No one’s wrong here. You can acknowledge that and still make the most compassionate choice. In situations like these, breaking up is a sign of respect for yourself and for the other person.
I don’t know if this helps, but he sounds very ready to break up, even though he hasn’t followed through on it. (When someone says things like “I don’t want to drag you through the mud” or “I don’t want to waste your time” or “You deserve better than me,” they’re set.)
You can wait if you want, but I think you both know the writing is on the wall. Waiting won’t change what you have to do. And if you don’t do it, he eventually will. It could be a week from now or a year. But he’s clear on what he doesn’t want, and he probably has some awareness that any attempts to give up marriage/kids on your part would result in deep resentment and insecurity. Vice versa is true for him.
The sooner you accept both partners can’t be their truest selves or live their best lives in this relationship, the sooner you can begin the grieving process and eventually move on.
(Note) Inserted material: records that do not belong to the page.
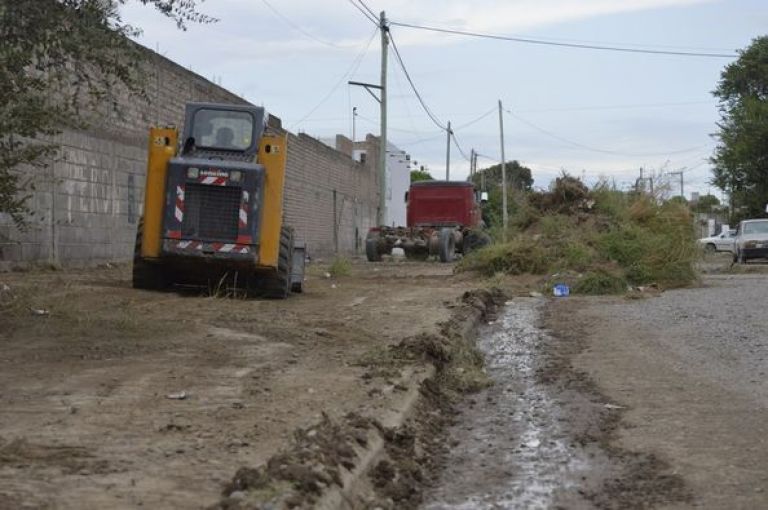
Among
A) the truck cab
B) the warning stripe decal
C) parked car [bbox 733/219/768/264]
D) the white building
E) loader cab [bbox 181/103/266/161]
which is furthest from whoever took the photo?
the white building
Good luck with everything.
There are definitely many people who legitimately don’t want marriage and/or don’t want kids who go on to live happily, and in committed relationships (cohabiting), but there are also people who say this but actually mean they don’t want to marry or have kids with you
Either way, at this point it’s clear you’re on different paths in life and there’s no use waiting around and wasting your life hoping for him to change only for him not to. End it here and in time you’ll move on and find someone who wants the sames things as you and wants you.
If you’ve decided to break up, always do it as soon as possible, even if that means doing it over the phone, or facetime or something.
When we were having a really tough time, my boyfriend told me he was breaking up with me and he had decided to 6 weeks prior to him trying. We decided not to, and are doing much better, but I don’t think the fact that I spent 6 weeks worrying if we were ok with him telling me we were, making future plans with him and sleeping with him while he knew he was going to break up with me will ever stop hurting.
It is always kinder to do it sooner, even if you can’t do it in person.
Break up now. Why draw out the inevitable, it would just make the next few weeks more painful than they need to be. Break up, block him on everything and start moving on.
I never wanted to get married, until I met my now wife. So I think it’s safe to say that he’s not going to change his mind because you’re not “the one” for him.
As much as that sucks to hear, if you’ve already made your mind up on breaking up, I think it’s better to do it sooner rather than later. The UK is in a very strange place right now. Maybe schedule a video chat with him so at least there’s some level of connection rather than just over the phone or (this has happened to me) by email. Dragging it out until we are allowed to meet up again with friends and family out of our household will end up worse off for both of you, or could be mid June or even July. Take the weekend to think it over properly if you aren’t already set. Take care of yourself and stay safe.